Tether is the most used stablecoin in the world. Stablecoins are tokens that aim to avoid price fluctuations, regularly through pegs or reserves. They also provide a great pathway for most of the world’s active traders into the crypto market.
According to Sokolin, people can even pay cash over the counter to get Tethers with minimal questions asked. Tether is available even in countries where crypto trading is banned like China. From there, these users can trade the Tethers for bitcoin and other cryptos.
“For many people in Asia, they like the idea that it’s this offshore, opaque thing out of reach of the US government. It’s a feature, not a problem.”
Tether, USD Coin’s rival, is being sued by New York on allegations of commingling funds including reserves. Tether says that using know-your-customer (KYC) forms and approval processes is needed to issue and redeem the coin. Allaire’s reports suggest that Asian traders are responsible for almost 70% of all crypto trading volume.
Notably, Tether was used in 40% of Binance exchange and 80% of Huobi exchange transactions. That data was published earlier by Coin Metrics. According to an MIT research scientist, Thaddeus Dryja, many people are not aware that they use Tether. Since traditional institutions worry about criminals and money launderers, most crypto exchanges do not have bank accounts. Hence, they cannot hold dollars on behalf of customers.

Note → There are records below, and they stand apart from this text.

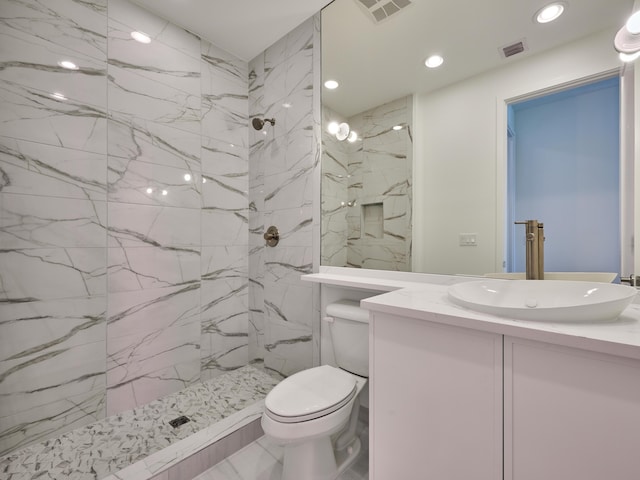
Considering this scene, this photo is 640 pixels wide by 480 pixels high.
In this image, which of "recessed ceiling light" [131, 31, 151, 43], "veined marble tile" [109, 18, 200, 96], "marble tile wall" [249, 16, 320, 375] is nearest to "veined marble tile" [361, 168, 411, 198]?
"marble tile wall" [249, 16, 320, 375]

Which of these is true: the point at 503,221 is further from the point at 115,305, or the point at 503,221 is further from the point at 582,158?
the point at 115,305

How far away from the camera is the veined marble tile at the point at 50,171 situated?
4.52 feet

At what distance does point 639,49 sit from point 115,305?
8.70 ft

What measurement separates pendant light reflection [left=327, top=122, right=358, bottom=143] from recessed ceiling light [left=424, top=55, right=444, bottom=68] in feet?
1.71

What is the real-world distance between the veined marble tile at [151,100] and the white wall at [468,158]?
1.53 metres

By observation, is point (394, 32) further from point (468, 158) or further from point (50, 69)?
point (50, 69)

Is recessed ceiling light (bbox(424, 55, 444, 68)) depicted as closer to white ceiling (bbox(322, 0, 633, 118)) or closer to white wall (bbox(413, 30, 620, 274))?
white ceiling (bbox(322, 0, 633, 118))

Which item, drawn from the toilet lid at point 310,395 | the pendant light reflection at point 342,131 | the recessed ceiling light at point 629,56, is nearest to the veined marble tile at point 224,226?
the pendant light reflection at point 342,131

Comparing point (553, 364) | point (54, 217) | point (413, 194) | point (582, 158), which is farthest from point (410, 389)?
point (54, 217)

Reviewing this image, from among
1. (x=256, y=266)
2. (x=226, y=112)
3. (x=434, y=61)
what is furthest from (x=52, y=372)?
(x=434, y=61)

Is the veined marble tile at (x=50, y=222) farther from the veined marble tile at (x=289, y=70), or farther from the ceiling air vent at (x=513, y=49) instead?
the ceiling air vent at (x=513, y=49)

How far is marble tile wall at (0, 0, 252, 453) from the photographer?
1.41 m

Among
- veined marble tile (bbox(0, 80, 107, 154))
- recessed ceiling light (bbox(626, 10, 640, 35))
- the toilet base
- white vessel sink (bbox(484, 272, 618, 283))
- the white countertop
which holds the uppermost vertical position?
recessed ceiling light (bbox(626, 10, 640, 35))

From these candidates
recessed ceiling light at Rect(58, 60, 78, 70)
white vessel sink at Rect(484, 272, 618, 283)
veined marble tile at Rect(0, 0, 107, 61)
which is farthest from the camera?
recessed ceiling light at Rect(58, 60, 78, 70)
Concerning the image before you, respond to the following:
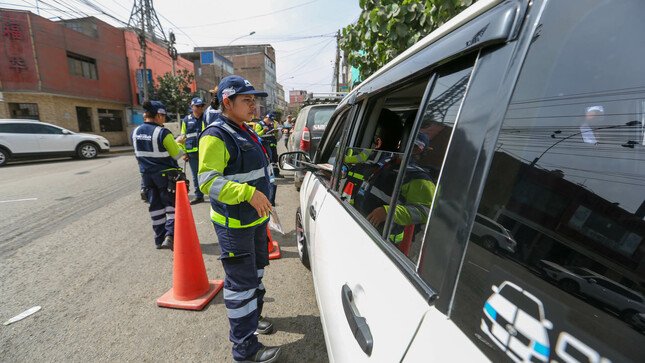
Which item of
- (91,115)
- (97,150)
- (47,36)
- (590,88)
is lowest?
(97,150)

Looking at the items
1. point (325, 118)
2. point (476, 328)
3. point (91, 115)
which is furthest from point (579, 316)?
point (91, 115)

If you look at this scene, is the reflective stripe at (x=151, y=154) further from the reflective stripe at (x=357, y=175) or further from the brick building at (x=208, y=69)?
the brick building at (x=208, y=69)

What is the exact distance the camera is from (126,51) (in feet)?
66.2

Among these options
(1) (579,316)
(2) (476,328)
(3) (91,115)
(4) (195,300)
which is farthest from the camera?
(3) (91,115)

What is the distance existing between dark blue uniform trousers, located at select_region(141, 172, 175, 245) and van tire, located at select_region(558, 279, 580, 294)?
380 cm

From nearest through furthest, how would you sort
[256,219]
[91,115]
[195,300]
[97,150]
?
[256,219]
[195,300]
[97,150]
[91,115]

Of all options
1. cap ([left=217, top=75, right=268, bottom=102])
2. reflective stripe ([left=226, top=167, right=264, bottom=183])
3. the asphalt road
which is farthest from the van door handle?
cap ([left=217, top=75, right=268, bottom=102])

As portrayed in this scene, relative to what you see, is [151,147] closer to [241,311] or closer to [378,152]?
[241,311]

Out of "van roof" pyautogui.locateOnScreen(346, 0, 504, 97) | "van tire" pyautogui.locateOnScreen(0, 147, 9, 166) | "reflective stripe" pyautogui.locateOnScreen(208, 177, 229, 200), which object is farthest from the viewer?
"van tire" pyautogui.locateOnScreen(0, 147, 9, 166)

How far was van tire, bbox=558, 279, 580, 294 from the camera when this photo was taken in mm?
508

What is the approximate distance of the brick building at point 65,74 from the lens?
1444 centimetres

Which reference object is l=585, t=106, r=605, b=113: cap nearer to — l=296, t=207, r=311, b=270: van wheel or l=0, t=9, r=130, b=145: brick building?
l=296, t=207, r=311, b=270: van wheel

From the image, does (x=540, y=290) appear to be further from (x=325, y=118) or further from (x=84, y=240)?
(x=325, y=118)

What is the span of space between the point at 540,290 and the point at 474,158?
12.1 inches
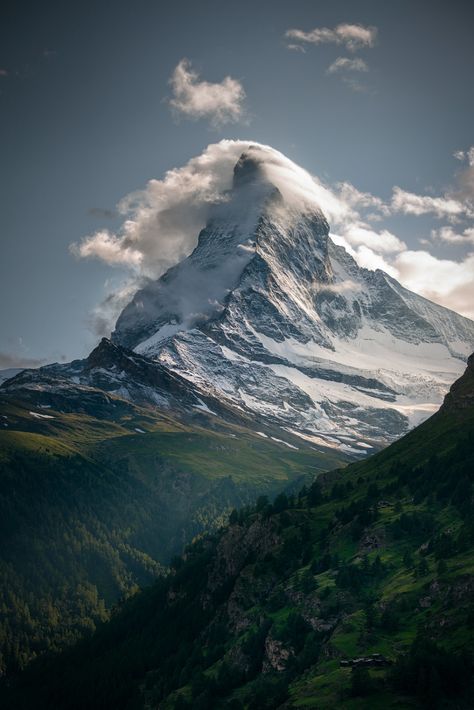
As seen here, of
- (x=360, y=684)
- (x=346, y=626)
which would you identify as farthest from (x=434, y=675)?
(x=346, y=626)

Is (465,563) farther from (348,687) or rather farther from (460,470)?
(460,470)

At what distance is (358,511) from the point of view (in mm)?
193375

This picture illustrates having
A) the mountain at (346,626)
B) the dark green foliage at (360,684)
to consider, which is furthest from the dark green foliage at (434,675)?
the dark green foliage at (360,684)

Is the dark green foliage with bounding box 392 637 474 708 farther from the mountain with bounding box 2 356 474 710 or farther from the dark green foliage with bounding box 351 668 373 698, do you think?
the dark green foliage with bounding box 351 668 373 698

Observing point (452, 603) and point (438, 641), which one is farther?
point (452, 603)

Thus, the exchanges use Tether as a substitute. Dryja said:
“I don’t think people trust Tether — I think people use Tether without realizing that they are using it, and instead think they have actual dollars in a bank account somewhere.”
Some exchanges also mislabel their pages to give the impression that customers are holding dollars instead of Tethers. Bitcoin is owned by nobody. On the other hand, Tether is issued by a Hong Kong-based private company. The proprietors of this private company also own the Bitfinex crypto exchange.
How is Tether Supply Controlled?
The exact mechanism used in the increase and decrease of Tether’s supply is unclear. It is also not clear how much of that supply is covered by fiat reserves since Tether is not independently audited.
In April 2019, Tether announced that 74% of the Tethers are covered by cash and short-term securities. That appeared suspicious since it had previously said that it had a 100% reserve. That disclosure came as a result of an investigation by the New York attorney-general. The attorney general accused companies behind the Tether coin of a cover-up aiming to hide losses of $850-million of commingled client and corporate funds.
As we published earlier, John Griffin released a report in 2018 suggesting that Bitcoin’s price spikes in 2017 resulted from manipulation by Tether owners. The finance professor at the University of Texas said that Tether owners used the coin to buy BTC every time it dropped thus pegging it to the USD.